The New Yorker has always had a peculiar affinity with cats, perhaps because they have a lot in common — an elegance, an abhorrence of sentimentality and an innate sense of superiority. The Big New Yorker Book of Cats is full of cats and owners, each holding one another at arm’s length and peering through invisible lorgnettes.
Pulitzer prizewinner Susan Sheehan writes about a tabby cat called Pynchon, owned by the proprietor of a Manhattan bookshop. Pynchon, who for unspecified reasons arrived in New York ‘with no front claws’, is fond of listening to classical music on the radio and regularly attends meetings of the James Joyce Society at the shop. However, he seems to have little in common with his namesake, being both unusually gregarious and enormously fat. Indeed at the annual cat show at Madison Square Garden, Pynchon was judged to be so overweight that he was in imminent danger of developing diabetes.

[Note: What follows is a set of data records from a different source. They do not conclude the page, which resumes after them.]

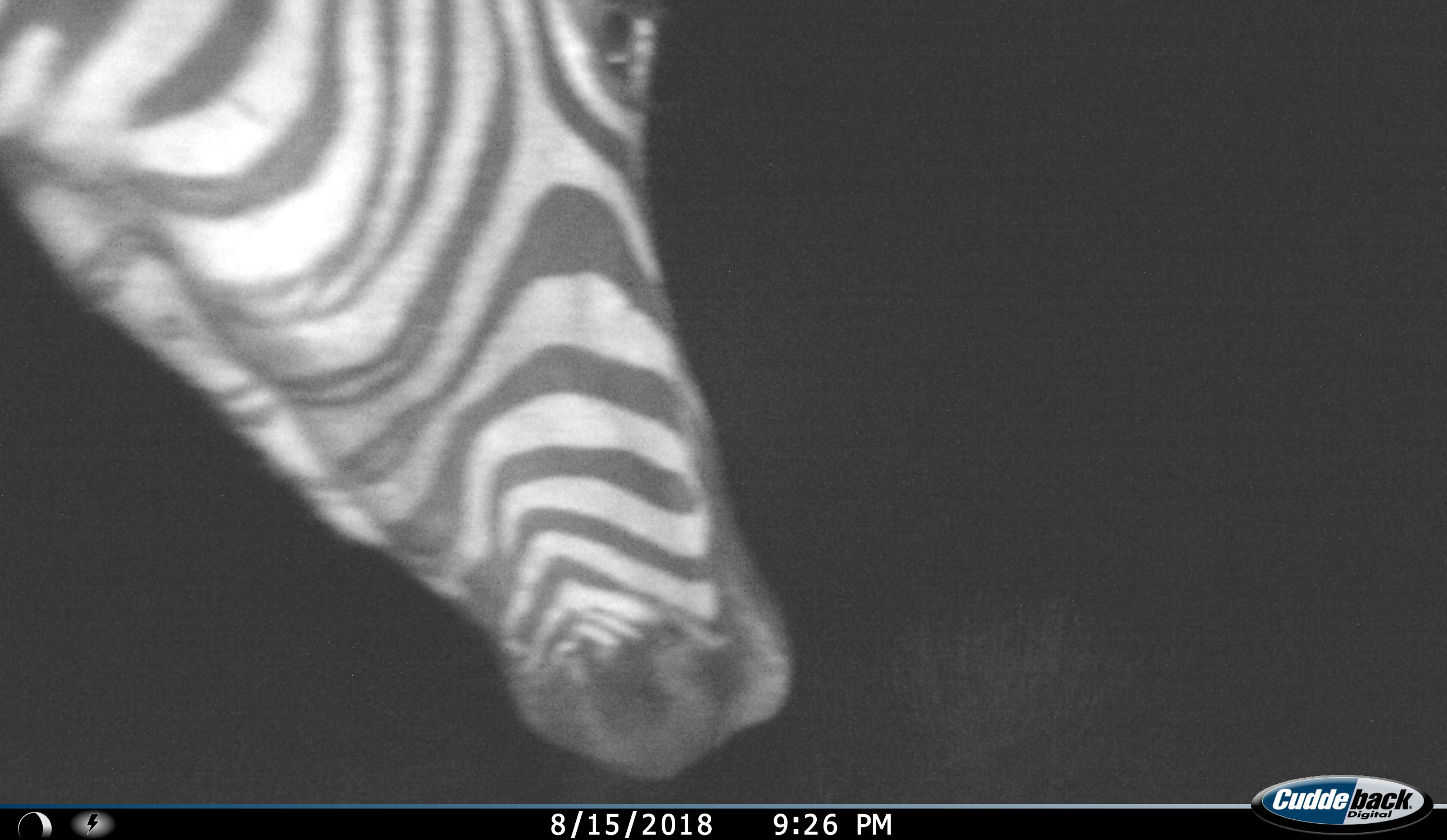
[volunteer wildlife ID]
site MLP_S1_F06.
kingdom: Animalia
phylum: Chordata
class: Mammalia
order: Perissodactyla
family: Equidae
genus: Equus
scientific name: Equus quagga burchellii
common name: burchell's zebra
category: zebraburchells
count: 1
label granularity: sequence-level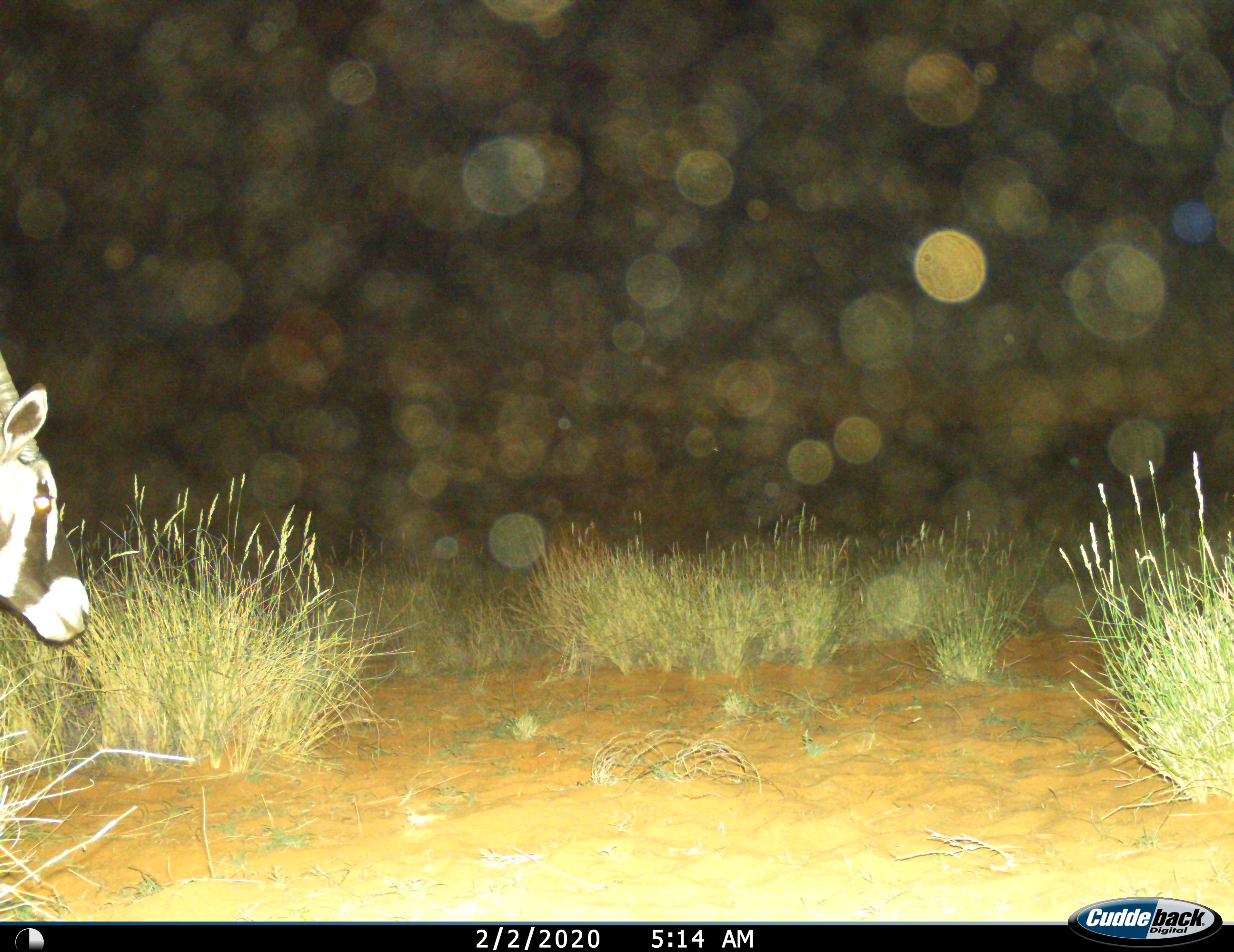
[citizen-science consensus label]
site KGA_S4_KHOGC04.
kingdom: Animalia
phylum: Chordata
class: Mammalia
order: Artiodactyla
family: Bovidae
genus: Oryx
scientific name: Oryx gazella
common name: gemsbok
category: oryx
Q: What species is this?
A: Oryx (gemsbok) (Oryx gazella).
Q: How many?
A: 1.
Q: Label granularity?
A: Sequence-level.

The whole question of what a cat will and won’t eat is explored in greater depth in Thomas Whiteside’s 1976 piece, ‘Din-Din’. Cat-food advertising — gourmet cat-food advertising in particular — turns out to be a very peculiar business. In the mid- 1960s a brand of cat food called 9-Lives was chugging along comfortably if unspectacularly with annual sales of around $15 million. Ten years later, these had soared to $100 million.
This was ascribed entirely to a cat called Morris which 9-Lives started using in their adverts. Morris was portrayed as being a tremendously fussy eater, forever turning up his nose at this and that before eagerly sinking his incisors into a plate of 9-Lives.
The thinking behind the ads ran as follows: cats often don’t eat for several days. Although this does them no harm at all, it plunges their owners into a state of deep anxiety.